# Tasks for this exercise:
1) According to the passage about Hodgeston, in what year was the name recorded as Villa Hogges?
2) From the passage about Hodgeston, extract the text starting with "The A4139 road" and going on through "lease in 2000.".

# Source passage:
========
Village and parish in Pembrokeshire, Wales

Hodgeston is a small village and parish a mile southeast of Lamphey, south Pembrokeshire, Wales, and is in the community of Lamphey. It is on the A4139 Pembroke Dock to Tenby road. Other surrounding villages are Freshwater East, Jameston and Manorbier Newton.

==History==
The name Hodgeston is a modern derivation of "Hogges Manor" or similar origin. The name was recorded in 1291 as Villa Hogges.

Hodgeston parish, 709 acre, was in the Hundred of Castlemartin from the 14th century. In 1833 the population of the parish was 72.

Hodgeston Hall, dating from about 1800, may have originally served as a rectory, but subsequently became a farmhouse. It is a Grade II listed building.

Parish registers, 1755–1995, are held by Pembrokeshire County Council.

==Transport==
The Pembroke and Tenby railway, opened in 1863, passes through the north of the parish. The nearest railway station is at Lamphey.

The A4139 road from Pembroke Dock to Tenby runs through the village.

==Church==

The parish church, parts of which date from the 13th century, has no recorded dedication and is under the care of Friends of Friendless Churches, who acquired a 999-year lease in 2000.

== Notable people ==
- Thomas Young (1507–1568), born at Hodgeston, a Bishop of St David's and Archbishop of York (1561–1568).
========
Saved data entries
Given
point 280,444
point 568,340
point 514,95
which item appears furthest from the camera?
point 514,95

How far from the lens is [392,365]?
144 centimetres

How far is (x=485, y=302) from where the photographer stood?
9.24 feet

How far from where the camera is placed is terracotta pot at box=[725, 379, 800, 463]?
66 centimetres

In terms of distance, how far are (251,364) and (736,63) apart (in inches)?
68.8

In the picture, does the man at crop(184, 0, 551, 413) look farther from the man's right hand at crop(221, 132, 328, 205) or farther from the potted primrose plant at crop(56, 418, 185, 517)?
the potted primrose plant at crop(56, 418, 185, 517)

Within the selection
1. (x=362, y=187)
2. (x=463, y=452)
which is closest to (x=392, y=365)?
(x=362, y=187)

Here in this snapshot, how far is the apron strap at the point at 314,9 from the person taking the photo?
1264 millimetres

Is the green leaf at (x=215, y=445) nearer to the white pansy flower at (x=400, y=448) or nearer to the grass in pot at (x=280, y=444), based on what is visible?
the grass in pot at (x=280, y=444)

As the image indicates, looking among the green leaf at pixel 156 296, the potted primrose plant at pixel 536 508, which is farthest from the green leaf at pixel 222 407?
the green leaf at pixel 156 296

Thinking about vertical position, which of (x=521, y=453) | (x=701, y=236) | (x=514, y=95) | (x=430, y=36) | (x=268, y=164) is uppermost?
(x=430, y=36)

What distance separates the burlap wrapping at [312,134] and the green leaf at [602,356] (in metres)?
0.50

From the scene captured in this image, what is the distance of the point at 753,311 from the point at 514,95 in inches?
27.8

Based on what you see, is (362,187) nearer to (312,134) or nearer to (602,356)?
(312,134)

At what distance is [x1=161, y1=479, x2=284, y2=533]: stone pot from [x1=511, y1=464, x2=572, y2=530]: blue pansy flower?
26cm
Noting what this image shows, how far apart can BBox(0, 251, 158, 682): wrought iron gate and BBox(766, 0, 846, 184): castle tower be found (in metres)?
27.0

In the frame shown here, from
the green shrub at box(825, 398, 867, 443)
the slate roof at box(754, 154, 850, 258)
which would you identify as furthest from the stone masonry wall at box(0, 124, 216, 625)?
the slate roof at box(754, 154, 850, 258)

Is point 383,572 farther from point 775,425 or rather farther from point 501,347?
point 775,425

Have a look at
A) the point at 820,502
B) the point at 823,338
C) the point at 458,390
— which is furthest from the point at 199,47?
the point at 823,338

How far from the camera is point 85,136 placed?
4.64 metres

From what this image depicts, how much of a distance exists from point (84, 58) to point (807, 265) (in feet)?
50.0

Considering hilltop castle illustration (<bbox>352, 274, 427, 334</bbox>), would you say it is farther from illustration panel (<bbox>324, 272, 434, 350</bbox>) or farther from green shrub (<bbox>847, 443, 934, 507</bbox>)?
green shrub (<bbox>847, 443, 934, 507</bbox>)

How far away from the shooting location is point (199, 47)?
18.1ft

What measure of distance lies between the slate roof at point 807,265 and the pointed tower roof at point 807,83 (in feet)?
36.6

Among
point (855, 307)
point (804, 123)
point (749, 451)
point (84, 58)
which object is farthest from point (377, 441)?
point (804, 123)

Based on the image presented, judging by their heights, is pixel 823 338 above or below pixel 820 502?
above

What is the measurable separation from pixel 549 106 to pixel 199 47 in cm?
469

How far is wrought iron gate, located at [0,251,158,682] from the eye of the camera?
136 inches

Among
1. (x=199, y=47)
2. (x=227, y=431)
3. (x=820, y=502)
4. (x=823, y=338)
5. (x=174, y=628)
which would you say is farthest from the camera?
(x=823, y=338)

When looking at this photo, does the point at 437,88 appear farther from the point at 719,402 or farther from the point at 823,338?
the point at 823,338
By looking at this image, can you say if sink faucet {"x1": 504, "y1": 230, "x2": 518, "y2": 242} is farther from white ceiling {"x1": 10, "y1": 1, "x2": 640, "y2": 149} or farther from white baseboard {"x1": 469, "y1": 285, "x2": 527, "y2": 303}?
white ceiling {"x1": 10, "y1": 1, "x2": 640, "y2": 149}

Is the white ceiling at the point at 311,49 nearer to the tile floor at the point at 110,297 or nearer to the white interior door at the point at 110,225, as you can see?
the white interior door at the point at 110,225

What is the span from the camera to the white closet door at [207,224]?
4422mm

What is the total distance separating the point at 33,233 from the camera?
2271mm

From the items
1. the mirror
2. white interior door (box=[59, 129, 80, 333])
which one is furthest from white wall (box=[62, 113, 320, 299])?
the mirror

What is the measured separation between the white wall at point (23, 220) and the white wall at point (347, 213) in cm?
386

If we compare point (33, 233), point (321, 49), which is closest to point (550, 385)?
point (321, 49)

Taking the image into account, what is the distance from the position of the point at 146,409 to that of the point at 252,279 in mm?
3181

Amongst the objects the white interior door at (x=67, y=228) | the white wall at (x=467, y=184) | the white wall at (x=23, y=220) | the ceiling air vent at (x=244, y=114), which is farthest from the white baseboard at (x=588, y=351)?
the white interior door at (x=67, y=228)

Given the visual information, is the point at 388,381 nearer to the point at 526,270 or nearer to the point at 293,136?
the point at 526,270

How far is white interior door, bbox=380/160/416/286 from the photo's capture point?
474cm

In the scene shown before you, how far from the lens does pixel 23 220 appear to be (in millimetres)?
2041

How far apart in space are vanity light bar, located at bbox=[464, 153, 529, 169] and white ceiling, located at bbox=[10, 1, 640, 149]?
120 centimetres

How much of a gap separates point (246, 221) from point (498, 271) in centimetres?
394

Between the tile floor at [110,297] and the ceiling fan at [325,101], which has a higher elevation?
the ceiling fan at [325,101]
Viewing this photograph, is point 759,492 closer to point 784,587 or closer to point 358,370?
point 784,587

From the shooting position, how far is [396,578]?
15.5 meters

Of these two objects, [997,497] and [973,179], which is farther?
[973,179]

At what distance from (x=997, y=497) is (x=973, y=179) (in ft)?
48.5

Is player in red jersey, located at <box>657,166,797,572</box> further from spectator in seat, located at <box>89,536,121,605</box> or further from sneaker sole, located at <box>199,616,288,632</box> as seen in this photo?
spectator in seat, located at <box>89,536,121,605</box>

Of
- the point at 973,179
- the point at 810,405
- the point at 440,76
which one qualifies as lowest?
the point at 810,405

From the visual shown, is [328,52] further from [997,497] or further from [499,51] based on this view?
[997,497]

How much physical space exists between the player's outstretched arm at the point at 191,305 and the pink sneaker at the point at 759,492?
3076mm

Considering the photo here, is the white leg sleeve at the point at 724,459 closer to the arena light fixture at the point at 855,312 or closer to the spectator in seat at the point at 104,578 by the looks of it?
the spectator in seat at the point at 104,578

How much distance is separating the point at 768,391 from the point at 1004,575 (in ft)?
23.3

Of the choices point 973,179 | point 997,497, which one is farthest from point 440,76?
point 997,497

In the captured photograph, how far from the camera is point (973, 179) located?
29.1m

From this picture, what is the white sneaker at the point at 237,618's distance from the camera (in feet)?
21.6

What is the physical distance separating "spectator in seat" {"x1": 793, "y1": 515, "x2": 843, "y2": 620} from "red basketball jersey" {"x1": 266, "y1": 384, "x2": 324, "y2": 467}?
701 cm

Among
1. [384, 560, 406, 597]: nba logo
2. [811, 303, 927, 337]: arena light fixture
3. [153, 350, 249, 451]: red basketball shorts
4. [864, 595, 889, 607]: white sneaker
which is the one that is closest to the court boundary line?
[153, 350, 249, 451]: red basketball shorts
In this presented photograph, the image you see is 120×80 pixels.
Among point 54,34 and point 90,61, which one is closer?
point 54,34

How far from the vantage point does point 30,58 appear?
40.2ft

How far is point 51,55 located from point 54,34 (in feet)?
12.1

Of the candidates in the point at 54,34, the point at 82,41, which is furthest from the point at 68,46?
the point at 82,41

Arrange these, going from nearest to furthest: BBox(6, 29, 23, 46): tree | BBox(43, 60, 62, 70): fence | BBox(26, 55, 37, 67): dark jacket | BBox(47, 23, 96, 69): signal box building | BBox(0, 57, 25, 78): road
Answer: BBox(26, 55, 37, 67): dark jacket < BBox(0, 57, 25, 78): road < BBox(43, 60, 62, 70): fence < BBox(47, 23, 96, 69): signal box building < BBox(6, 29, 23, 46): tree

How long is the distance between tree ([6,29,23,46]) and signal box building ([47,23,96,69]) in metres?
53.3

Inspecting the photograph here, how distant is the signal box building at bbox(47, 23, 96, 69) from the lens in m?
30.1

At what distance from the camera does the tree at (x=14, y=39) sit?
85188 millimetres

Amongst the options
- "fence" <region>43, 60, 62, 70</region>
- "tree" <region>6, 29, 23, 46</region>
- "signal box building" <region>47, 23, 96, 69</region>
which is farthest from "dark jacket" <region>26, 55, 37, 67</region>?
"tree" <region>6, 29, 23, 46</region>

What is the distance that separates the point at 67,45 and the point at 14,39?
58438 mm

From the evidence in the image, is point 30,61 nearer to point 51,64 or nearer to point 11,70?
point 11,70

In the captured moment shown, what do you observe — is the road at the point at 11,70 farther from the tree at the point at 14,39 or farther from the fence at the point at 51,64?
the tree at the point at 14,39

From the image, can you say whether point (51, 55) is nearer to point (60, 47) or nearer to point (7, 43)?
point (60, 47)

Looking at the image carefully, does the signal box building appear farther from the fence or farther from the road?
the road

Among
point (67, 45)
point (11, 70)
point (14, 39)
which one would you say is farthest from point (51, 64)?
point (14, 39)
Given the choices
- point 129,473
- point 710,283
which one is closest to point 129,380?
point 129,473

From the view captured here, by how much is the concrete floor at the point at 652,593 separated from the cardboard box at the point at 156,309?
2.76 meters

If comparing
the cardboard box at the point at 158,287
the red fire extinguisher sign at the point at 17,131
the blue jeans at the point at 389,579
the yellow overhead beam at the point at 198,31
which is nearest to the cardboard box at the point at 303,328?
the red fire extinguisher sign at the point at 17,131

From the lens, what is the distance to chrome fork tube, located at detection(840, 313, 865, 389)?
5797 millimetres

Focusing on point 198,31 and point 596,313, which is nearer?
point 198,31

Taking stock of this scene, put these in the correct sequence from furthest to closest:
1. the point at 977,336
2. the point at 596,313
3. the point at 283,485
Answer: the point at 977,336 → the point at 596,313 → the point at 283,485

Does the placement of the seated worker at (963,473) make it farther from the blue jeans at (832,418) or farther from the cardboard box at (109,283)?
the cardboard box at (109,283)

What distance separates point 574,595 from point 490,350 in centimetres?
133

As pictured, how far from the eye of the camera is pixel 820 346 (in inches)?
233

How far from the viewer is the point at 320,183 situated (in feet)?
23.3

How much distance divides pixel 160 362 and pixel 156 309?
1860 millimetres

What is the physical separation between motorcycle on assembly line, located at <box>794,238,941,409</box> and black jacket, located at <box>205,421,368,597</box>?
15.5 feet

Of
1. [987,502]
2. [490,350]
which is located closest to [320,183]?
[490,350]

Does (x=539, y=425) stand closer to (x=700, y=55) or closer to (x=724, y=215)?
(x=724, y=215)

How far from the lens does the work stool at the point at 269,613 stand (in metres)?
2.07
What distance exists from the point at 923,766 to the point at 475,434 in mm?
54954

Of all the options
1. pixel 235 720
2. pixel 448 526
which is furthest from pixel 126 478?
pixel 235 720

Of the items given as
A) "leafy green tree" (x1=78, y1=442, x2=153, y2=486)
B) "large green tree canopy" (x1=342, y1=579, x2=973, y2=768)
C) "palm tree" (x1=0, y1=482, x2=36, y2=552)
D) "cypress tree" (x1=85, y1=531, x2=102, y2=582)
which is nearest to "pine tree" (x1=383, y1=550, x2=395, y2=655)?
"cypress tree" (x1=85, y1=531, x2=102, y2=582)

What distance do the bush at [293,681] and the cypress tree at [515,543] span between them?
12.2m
========
# Task answers:
1) 1291

2)
The A4139 road from Pembroke Dock to Tenby runs through the village.

==Church==

The parish church, parts of which date from the 13th century, has no recorded dedication and is under the care of Friends of Friendless Churches, who acquired a 999-year lease in 2000.